Manufacturing in a World of Stress
July 3, 2015 | MAPI FoundationEstimated reading time: 1 minute
The Institute for Supply Management (ISM) reported that their widely-followed Purchasing Managers’ Index (PMI), a short-term leading indicator of U.S. manufacturing growth, increased by 0.7 percentage points from May to a level of 53.5 percent in June. Generally speaking, such a reading is indicative of continued manufacturing output gains at a slightly accelerated pace. But amidst a myriad of global challenges and conflictingdata, the positive PMI reading needs to be placed in context. The new orders and production indices were generally flat, with the former increasing by 0.2 percentage points and the latter declining by 0.5 percentage points. By contrast, the component which tracks the backlog of orders fell by a disconcerting 6.5 percentage points from May to June. With a reading of 47 percent for June, the backlog index is now well into contraction territory, foreshadowing manufacturing weakness over the next few months.
The slide in the backlog of orders corroborates recent output data which show a contraction in factory sector output during the first quarter of 2015 and, given weakness in April and May, the distinct possibility of another contraction in the second quarter. The respondent comments to the June PMI survey, while mixed, are indicative of a world of challenge. One respondent revealed that business is holding in the U.S. but is soft in Europe and declining in Asia. A respondent from the machinery sector noted that sales are down from last year, a negative sign for manufacturing strength as a whole. Comments also suggest that the downturn in oil and gas markets is impacting demand in a number of industry sectors.

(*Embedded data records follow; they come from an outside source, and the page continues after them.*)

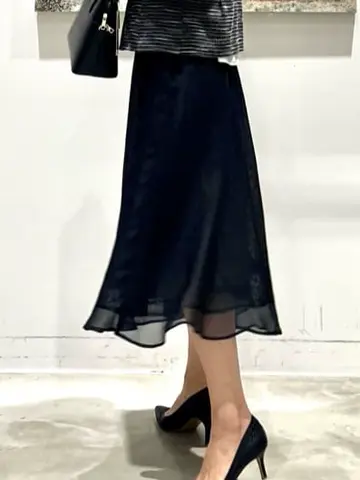 ONWARD CROSSET SELECT 田中 コーディネート画像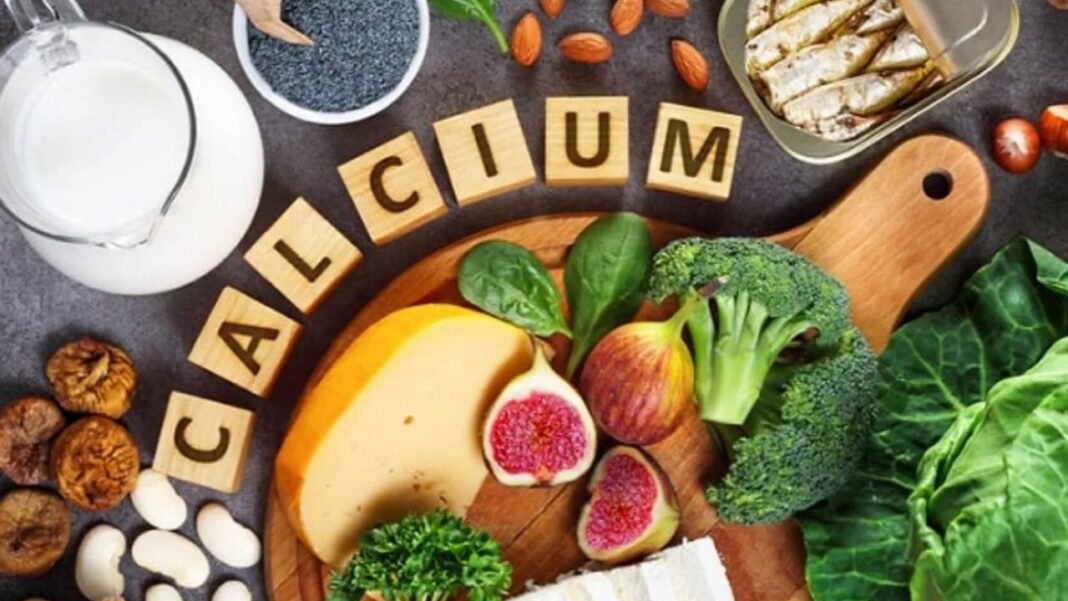 High Calcium Food: कैल्शियम चाहिए लेकिन दूध-दही पसंद नहीं? डाइट में शामिल करें ये 5 चीजें High Calcium Food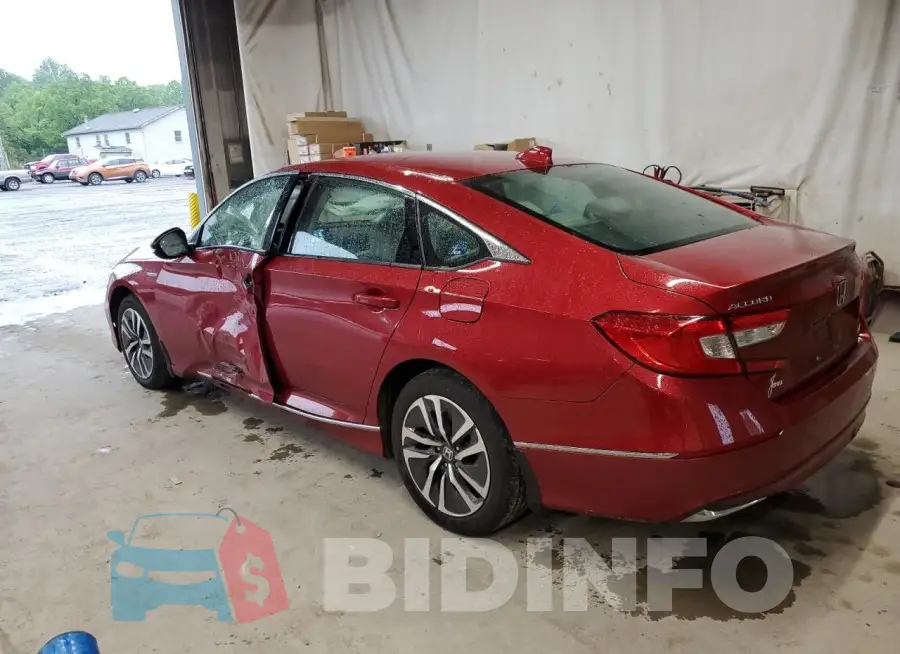 1HGCV3F53MA022272 Photo# 2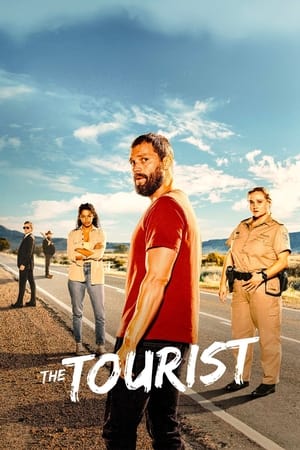 The Tourist - saison 1 poster
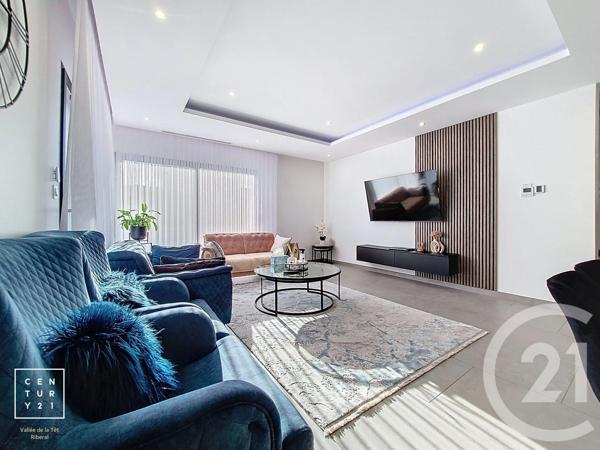 Maison à vendre  4 pièces - 118,77 m 2   PERPIGNAN  - 66
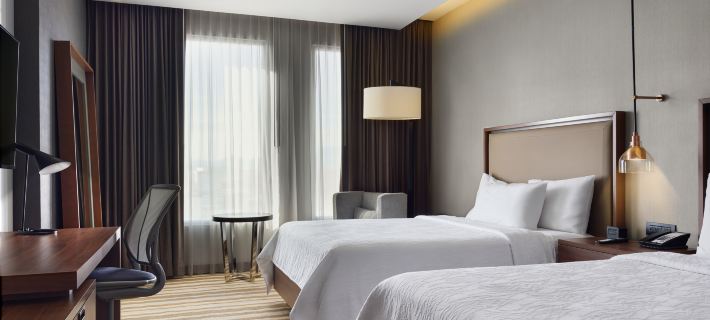 Hilton Garden Inn Chihuahua Hotels in Chihuahua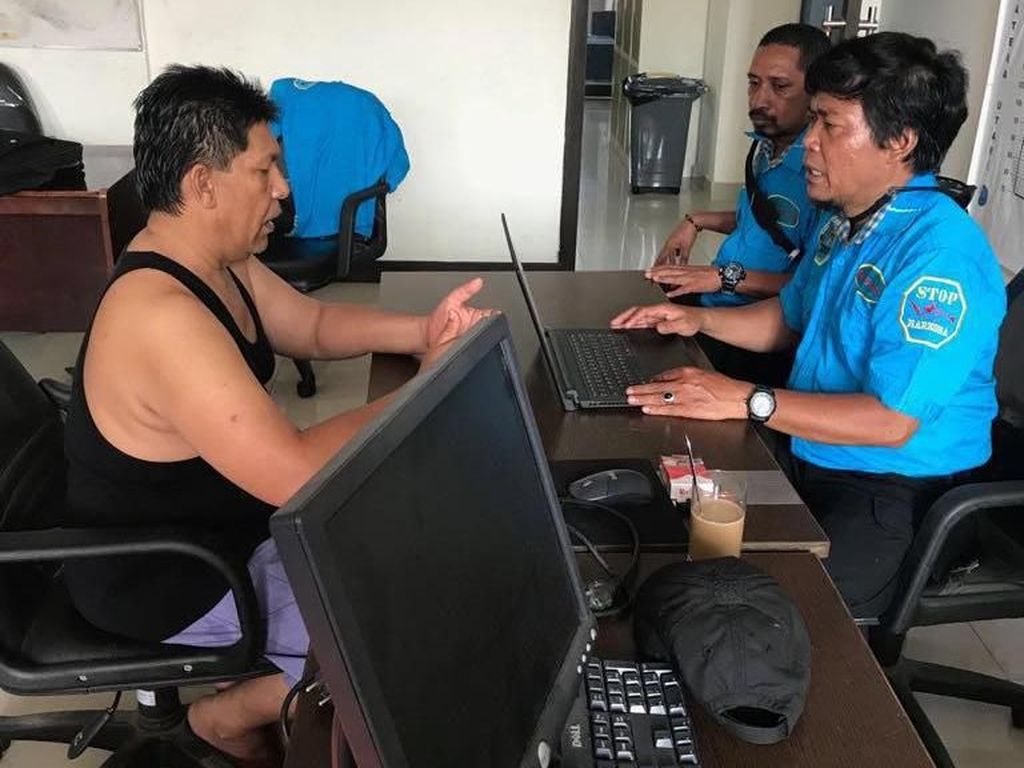Lagi, Anak Buah Anggota DPRD NasDem Importir Sabu 105 Kg Ditangkap Lagi, Anak Buah Anggota DPRD NasDem Importir Sabu 105 Kg Ditangkap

In recent days, financial stresses have gained increased visibility on the global scene, including debt-related chaos in the Eurozone and financial market concerns in China. They serve to reinforce the still precarious nature of the global recovery from the 2008-2009 recession. Global difficulties have weakened U.S. export demand and reinforced long-standing weakness in the growth of U.S. capital equipment expenditures. Both are critical sources of business for the U.S. factory sector, whose short-term performance prospects remain murky. Even moderate growth is at risk.